*** RECORDED INFORMATION Section Begins ***
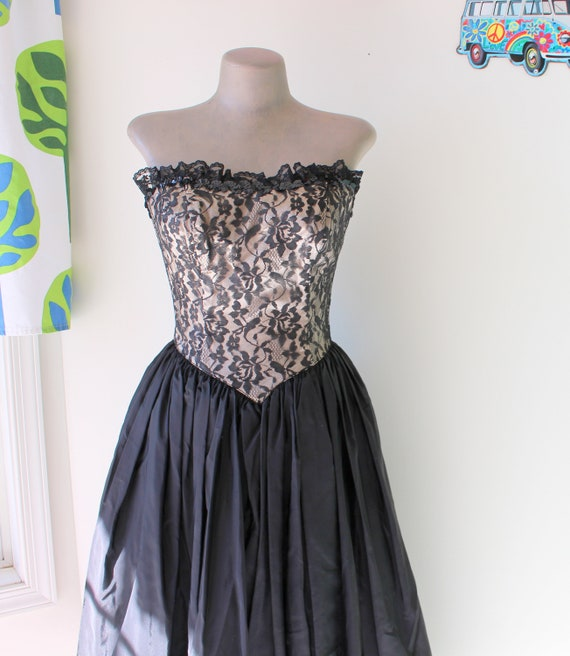 Vintage BLACK LACE Dress....size small to medium..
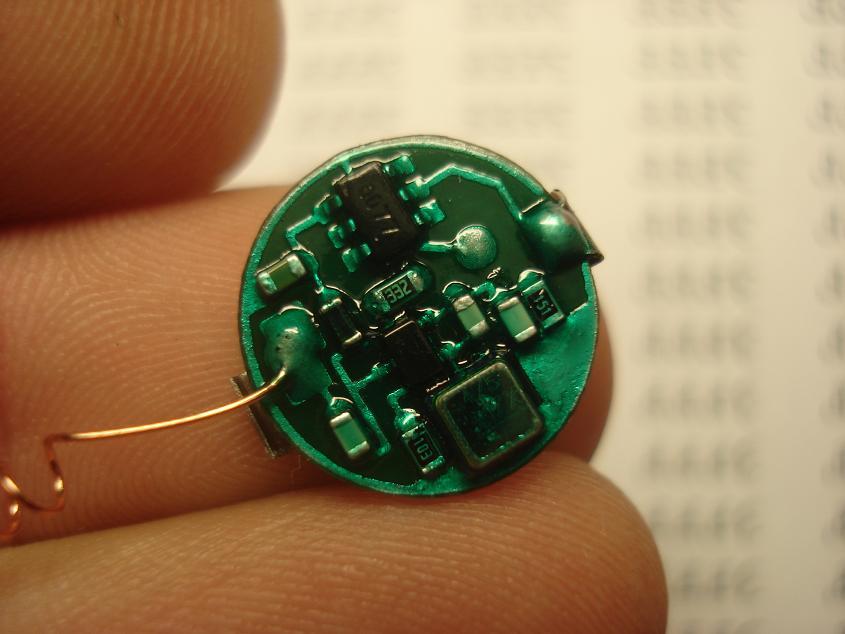 Миниатюрный радиомаяк на микроконтроллере PIC10F200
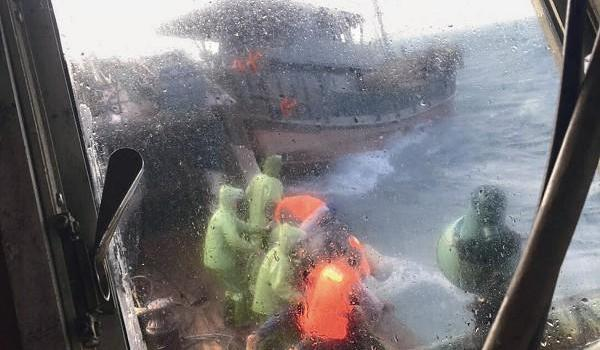 惊!渔船将沉 7人遇险 赞!不畏风浪 他们救人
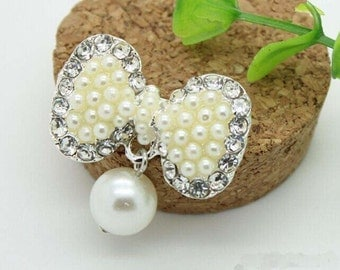 1 pcs White Bow Pearl Buttons,White Rhinestone Pin,Flower Center Brooch,Diy Supplies,30mm*28mm,T15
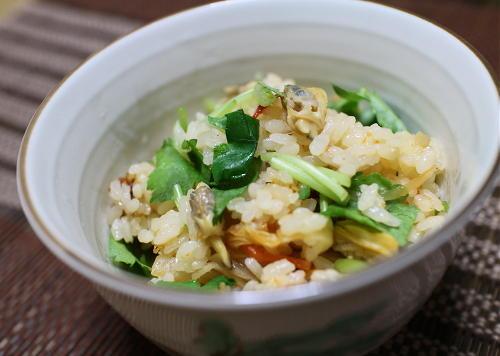 今日のキムチ料理レシピ:あさりとキムチの炊き込みご飯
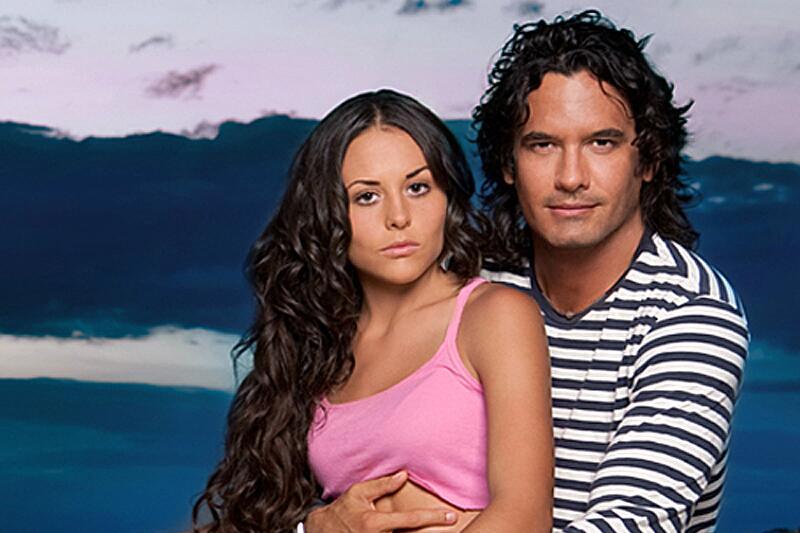Zuria Vega y Mario Cimarro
*** RECORDED INFORMATION Section Ends ***
* WHAT IS REQUIRED: Please retype the whole of the data precisely, omitting pictures.

* ANSWER FOR THIS EXERCISE:
 Vintage BLACK LACE Dress....size small to medium..
 Миниатюрный радиомаяк на микроконтроллере PIC10F200
 惊!渔船将沉 7人遇险 赞!不畏风浪 他们救人
 1 pcs White Bow Pearl Buttons,White Rhinestone Pin,Flower Center Brooch,Diy Supplies,30mm*28mm,T15
 今日のキムチ料理レシピ:あさりとキムチの炊き込みご飯
Zuria Vega y Mario Cimarro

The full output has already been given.